If local officials don't do their school plans correctly, says Keith Hetrick of the Florida Home Builders Association, "You're going to get moratoriums all over the state on buildings."

Here's how that could happen, according to development officials and lawyers: The state's 11-year-old growth management law was designed to make sure public facilities like streets are built and paid for by the time they're needed, through a planning process known as "concurrency." In many instances, concurrency allows local governments to extract big fees from developers where new projects burden existing services. The program can trigger moratoriums where infrastructure is inadequate and local government can't pay for improvements.

Originally, concurrency was limited to local roads, sewers and other basic capital needs. The original legislation left it up to local governments to decide whether to include schools in their plans. Given the difficulty of implementing school concurrency, only one county ? Monroe ? even tried. Its regulations were rejected in a court challenge and have been removed from its growth management plan.

But in the early 1990s, officials in several cities and counties began to reconsider the idea of school concurrency as they faced a growing backlog of school needs.

Planners expect about 22% of the state's K-12 construction need to go unmet between now and 2000 ? a total of $1.9 billion. The worst shortfalls are occurring over the next three years in fast-growing South Florida counties. The money raised from concurrency-related fees wouldn't be much compared to a sales tax increase or a local bond issue ? the two big public-financing options available in most counties. But every little bit helps.

In some cases, county and city leaders also are considering school concurrency as a way to rein in local school boards. Too often, observers say, school boards approve new school locations with little regard for city or county comprehensive plans.

So far, most of the action on school concurrency has taken place in Broward and Palm Beach counties. After a proposed sales tax was defeated in Broward in September 1995 ? and legislation to raise the real estate document tax for school construction also met with defeat ? the Broward Commission this spring became the first to take the next step and agree on a school concurrency plan. "Once that referendum failed, the pressure mounted to find some other source of money," says Dennis Mele, a developer lawyer in Fort Lauderdale.

DCA's review of the plan this summer was being watched closely by developers and local governments. Officials of the Florida Home Builders Association and other leaders questioned the validity of the plan, saying the county hadn't identified any way to pay for its existing backlog of school needs ? a necessary prerequisite for school concurrency. They also questioned whether the necessary cooperation between school boards and local governments would be possible.

Even if the county's plan is approved, the real impact of school concurrency is doubtful in areas where a developer has gained prior approval to build. The legality of any moratorium based on school concurrency also is debatable, some observers say.
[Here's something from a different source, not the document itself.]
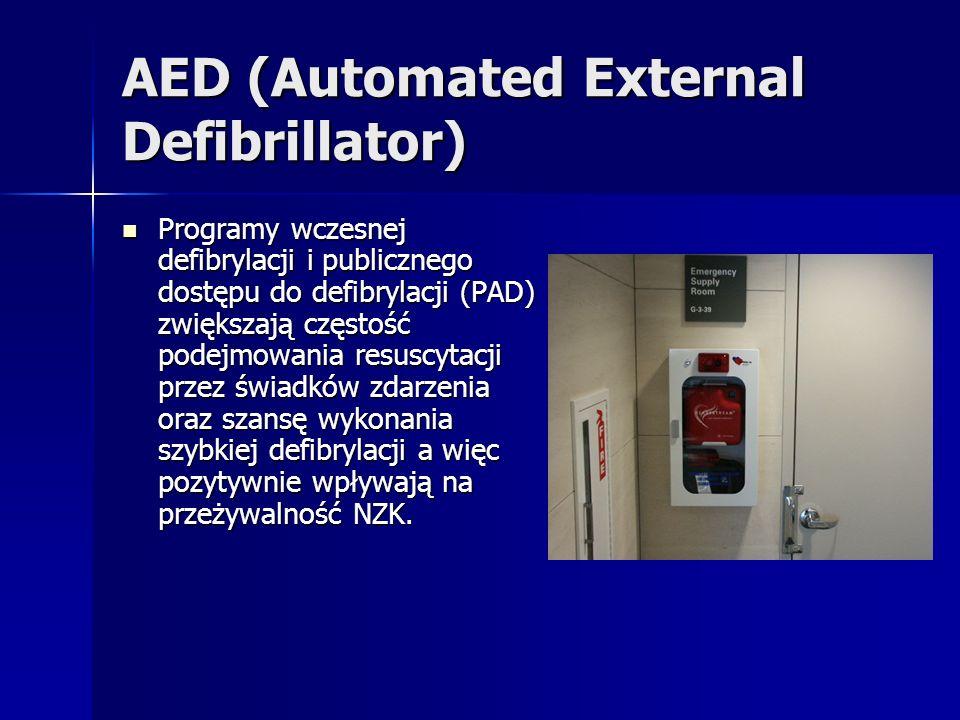 AED (Automated External Defibrillator) Programy wczesnej defibrylacji i publicznego dostępu do defibrylacji (PAD) zwiększają częstość podejmowania resuscytacji przez świadków zdarzenia oraz szansę wykonania szybkiej defibrylacji a więc pozytywnie wpływają na przeżywalność NZK.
And state officials also have made it clear they intend to give local governments a lot of flexibility in implementation. Despite those potential weaknesses in school concurrency, other counties appear likely to follow suit if Broward wins approval of its plan.

Regardless of the outcome of the debate, growth management's defenders were happy to see more people realizing the value of the long-maligned planning process. Says Patti McKay, executive director of 1000 Friends of Florida: "I'm encouraged to see more and more communities recognize the benefits that can accrue to the community."


Florida's Fading Democrats

Florida has few traditions, and many of the ones it has aren't all that great ? swamp cabbage, killer hurricanes, shell art. Pause for a moment to reflect on the possible passing of one of the oldest: Democratic control of the state House of Representatives.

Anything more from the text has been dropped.